Early in the Xbox 360’s release, publishers didn’t really know what to do with these achievements. It seemed like an inconvenience, because every Xbox 360 game was required to have them as long as the gamerscore totaled 1,000. It was common for a game to feature five achievements to meet that total, making for an uninspired achievement list. Now companies use achievements as a carrot on a stick to keep gamers invested in their games. Some games may feature up to 50 achievements with varying scores attributed to them as long as they total 1,000 Gamerscore. Other companies, like Epic Games’ “Gears of War,” featured notoriously difficult to obtain and time consuming achievements entitled “Seriously.” They’re an in-joke with Epic Games and the achievement community because very few gamers have the dedication to see them through.

 

 


According to Cox’s blog, he is an “achievement junkie” set out to reach a 1 million gamerscore in early 2006. He’s been profiled in magazines, newspapers, numerous online outlets and has been the “Guinness World Record” holder for gamerscore since 2010. Here’s the kicker; he’s been doing it almost entirely full-time as he supplements income through endorsement deals and partnerships with gaming media outlets.
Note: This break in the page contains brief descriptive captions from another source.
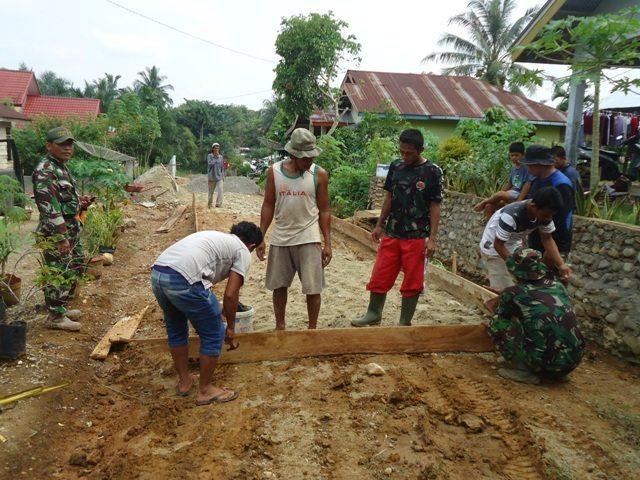 Kodim 0313/Kpr Bangun Semenisasi Jalan Sepanjang 400 Meter
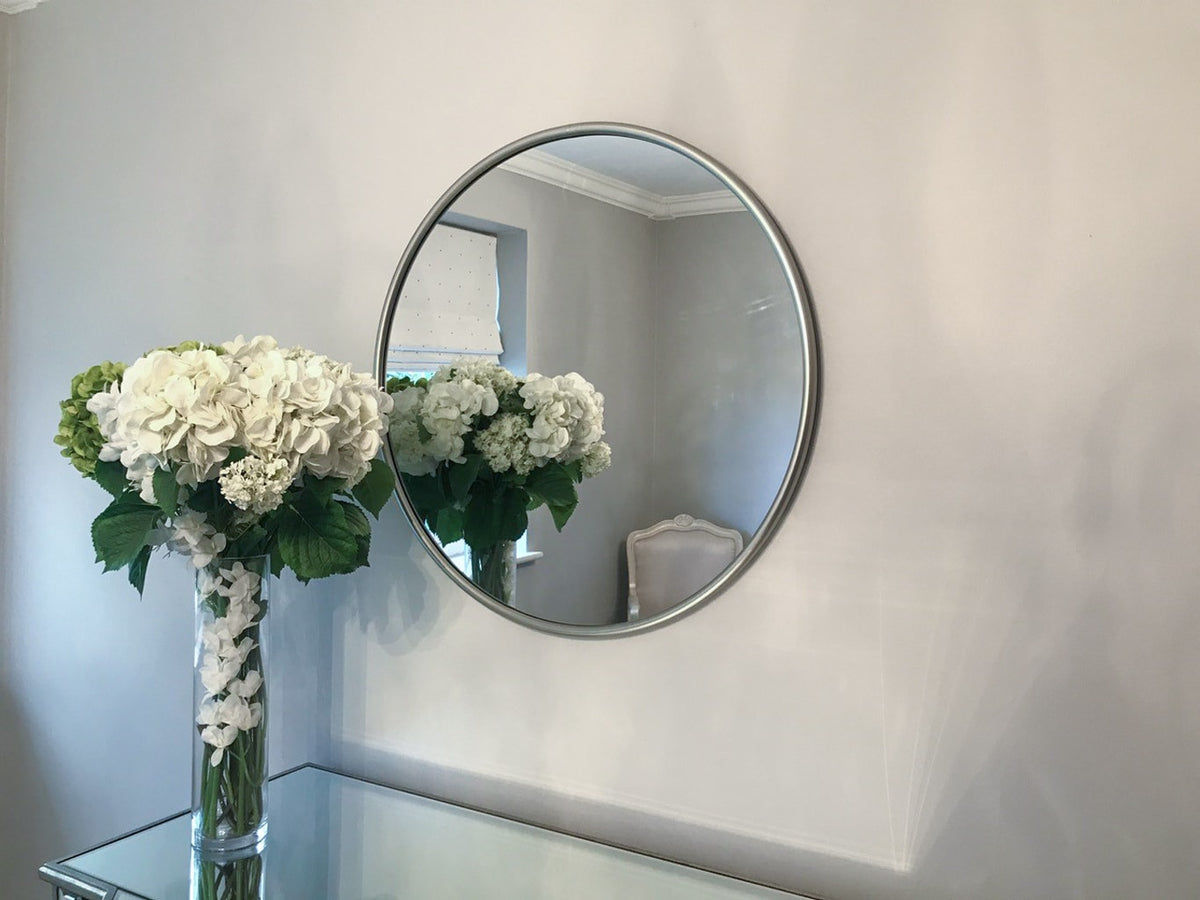 Mirror in round silver metal frame, contemporary style
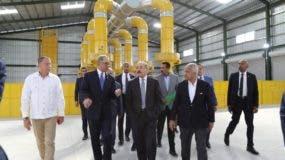 El presidente Medina recorrió el complejo junto a funcionarios del Gobierno y autoridades de la provincia.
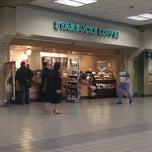 Photo taken at Starbucks by Cris on 11/13/2011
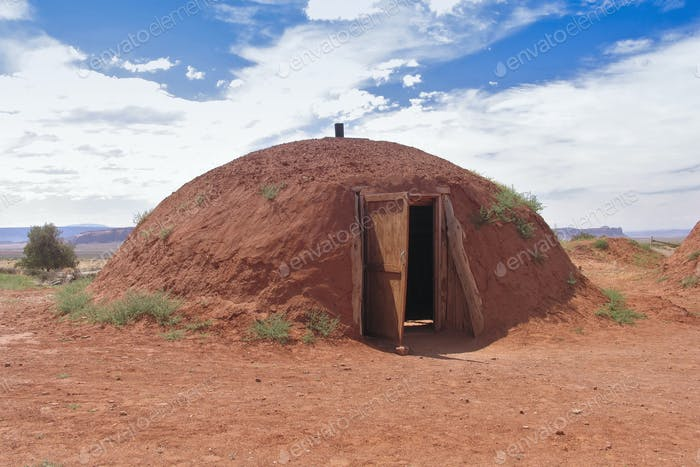 Außenansicht der Navajo Hütte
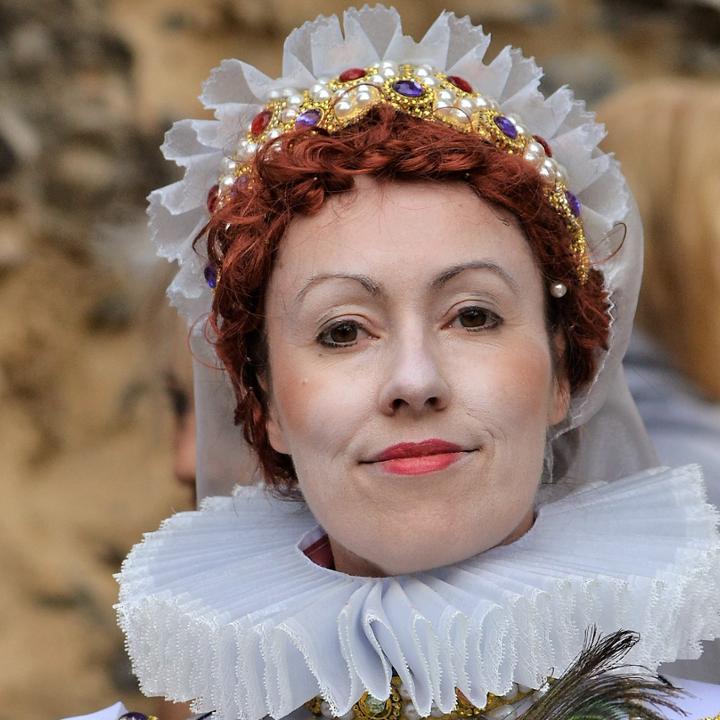 A Costumed Interpreter dressed as Queen Elizabeth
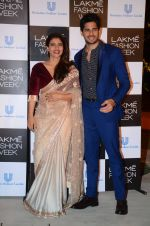 Kajol, Sidharth Malhotra at Lakme fashion week press meet on 4th Feb 2016 (98)_56b4532ab292d.JPG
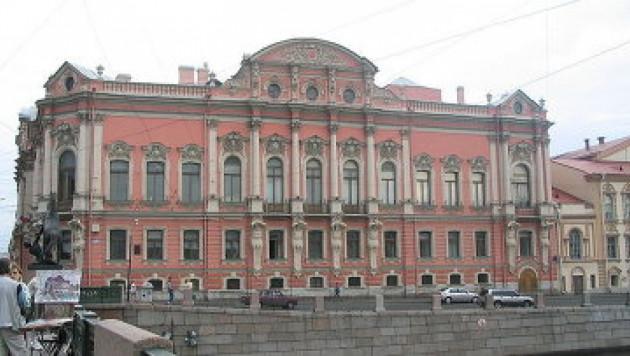 На Невском проспекте загорелся дворец Белосельских-Белозерских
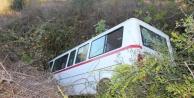 Yoldan çıkan öğrenci servisi 150 metrelik şarampole inip yan yattı: 3 yaralı var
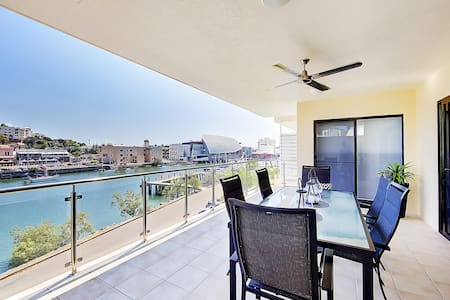 Riviera Apartments #209 - Three Bedroom Apartment - South Townsville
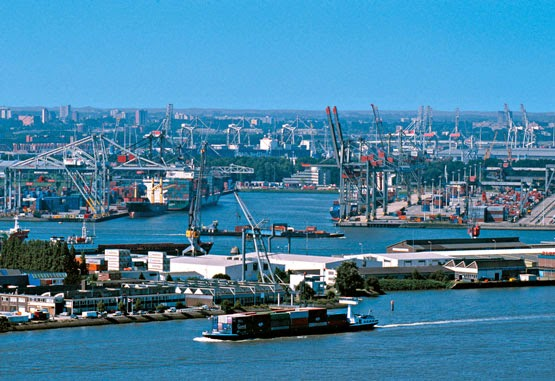 definicion de puerto maritimo:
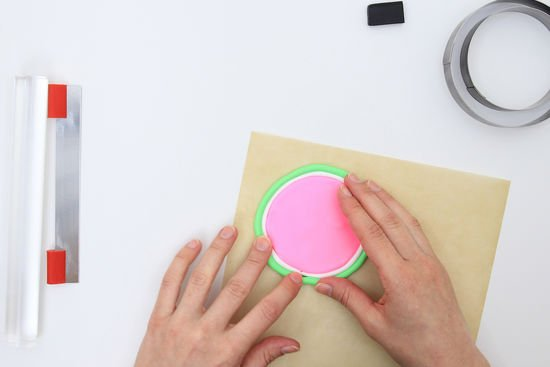 Ein Glasdeckel als Melone wird geformt.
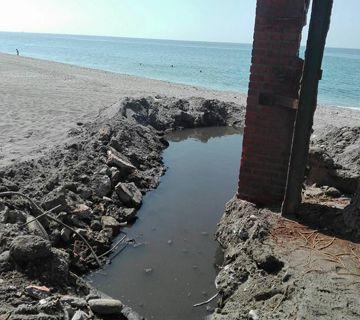 Aguas residuales en la playa de El Playazo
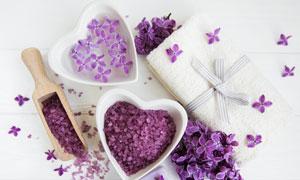 鲜花与浴盐毛巾等SPA用品高清图片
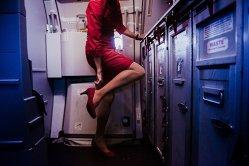 Viaţa secretă a stewardeselor. Ce fac atunci când pasagerii nu le văd - GALERIE FOTO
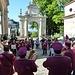 La banda di Cuvio (o Filarmonica Cuviese) davanti alla Prima Cappella
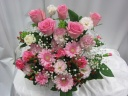 ピンクのバラとガーベラのアレンジメント・P50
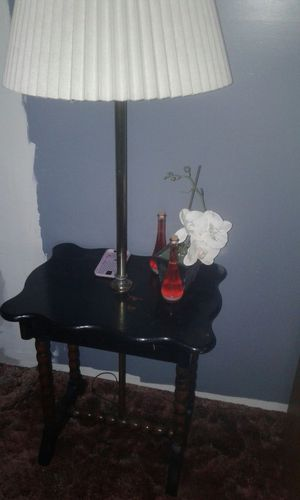 Table/lamp for Sale in IL, US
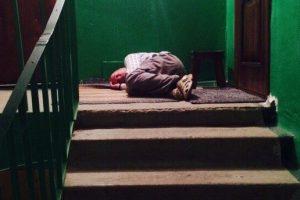 У Львові чоловік, який заснув в під'їзді, виявився у розшуку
On March 12, while live streaming Titanfall for Xbox One on Twitch, Cox finally hit his goal with over 8,000 viewers watching.

“I’m not stopping, I’m not going. I’m staying No. 1 forever,” he said.

Some might consider gamers that hunt for achievements and trophies (the PlayStation equivalent of Xbox achievements) to be a little on the obsessive-compulsive side. I can’t argue with that. It takes a certain type of personality, and sometimes an unhealthy one, to spend countless hours earning every achievement, adding to a long list of 100 percent complete games.

I used to plot a gaming course based solely on achievements, and I’ve earned 100 percent completion in games that I loved and hated. I’ve even played games for well over a hundred hours, and with others I gave up because the investment was just too much. In the end, there were always more games with more achievements, and that’s when gaming became less fun.

Cox achieved a remarkable feat, and whether he fades out of the public conscious or not, he’ll always have his achievements. Five years after I’d started my own meager gamerscore journey I decided to get away from achievements and gamerscore. Unlike Cox, I realized I wasn’t willing to sacrifice everything.